As the number of people getting infected with Coronavirus is on the rise, the World Health Organization (WHO) has declared a global health emergency. The Ministry of Health and Family Welfare, Government of India has also taken cognizance of the matter, and has been issuing regular updates to prevent the Coronavirus from spreading further.
“We have a focused campaign to ensure that people coming from China or even coming in contact with anyone from China, especially Wuhan, should be home quarantined for at least 14 days,” said the Secretary, Ministry of Health and Family Welfare.
As of now, of the total of 741 tests done for Coronavirus, 738 have tested negative, and 3 found positive. 342 are under process. Also, 5123 people are under home surveillance, says the Ministry. While everything is being done to prevent the disease from spreading, this makes one wonder if such a situation can be prevented altogether with technologies like the Internet of Things (IoT), artificial intelligence, and big data? Dilip Sarangan, Research Director, Digital Transformation Practice, Frost & Sullivan, sure thinks technology has the potential to aid in curbing the spread of infectious diseases like Coronavirus that can create panic and kill millions of people.
The Potential of IoT in Coronavirus like Disease Control
Dilip Sarangan, in his blog, explains that Internet of Things (IoT), a network of interconnected systems and advances in data analytics, artificial intelligence (AI) and ubiquitous connectivity can help by providing an early warning system to curb the spread of infectious diseases. And the implementation of such a technology should not be problematic for a country especially like China as they lead the way in IoT adoption followed by Japan.
Sarangan feels that if enterprises, cities, and national governments collectively create a massive global network of sensors to detect viruses, Coronavirus like outbreaks can be prevented in the future.
“The first step in infectious disease control is detection. While a global network of sensors is unlikely to happen in the foreseeable future, China does have the ability to implement such a network in the country. China has a history of implementing wide-area IoT solutions (i.e. video surveillance) on a scale that has never been seen before. So why not a network of virus-detection sensors? Couple that with facial recognition and location, existing surveillance cameras to identify, trace, and monitor people that may have contracted the coronavirus,” says Dilip Sarangan.

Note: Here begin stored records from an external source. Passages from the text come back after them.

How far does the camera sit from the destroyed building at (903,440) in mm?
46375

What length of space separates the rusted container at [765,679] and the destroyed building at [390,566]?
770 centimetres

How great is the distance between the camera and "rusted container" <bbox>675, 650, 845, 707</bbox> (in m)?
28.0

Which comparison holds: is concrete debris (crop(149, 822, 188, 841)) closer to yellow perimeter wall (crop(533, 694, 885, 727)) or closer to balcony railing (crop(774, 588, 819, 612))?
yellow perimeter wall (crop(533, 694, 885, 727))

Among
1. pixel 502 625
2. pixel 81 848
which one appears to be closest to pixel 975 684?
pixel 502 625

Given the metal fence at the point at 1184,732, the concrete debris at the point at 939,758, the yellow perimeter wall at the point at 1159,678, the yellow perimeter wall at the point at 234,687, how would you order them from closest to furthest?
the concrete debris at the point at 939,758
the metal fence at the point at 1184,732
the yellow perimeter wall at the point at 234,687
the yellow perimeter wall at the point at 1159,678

“An added layer would be to also track every individual that an infected patient contacted. While this may sound like a police state to many, ultimately, leveraging IoT and AI may be the most logical way to prevent highly infectious diseases from spreading rapidly in a world that is getting smaller every day with air travel,” he adds.
However, the implementation of such a system globally would require immense planning. Nevertheless, the initiative is worth the pain considering the damage such outbreaks cause both economically as well through the loss of precious lives. “In the short term, continued diligence in monitoring every ‘compromised’ individual as they go through customs at airports and/or border crossings and leveraging AI-sensors to help with targeted quarantines and quick treatment to mitigate the spread the coronavirus. Long term, the United Nations, WHO, as well as other global agencies can start the process of gaining buy-in from governments across the world to develop an early detection system to uncover these infectious diseases before they become global emergencies,” says Sarangan.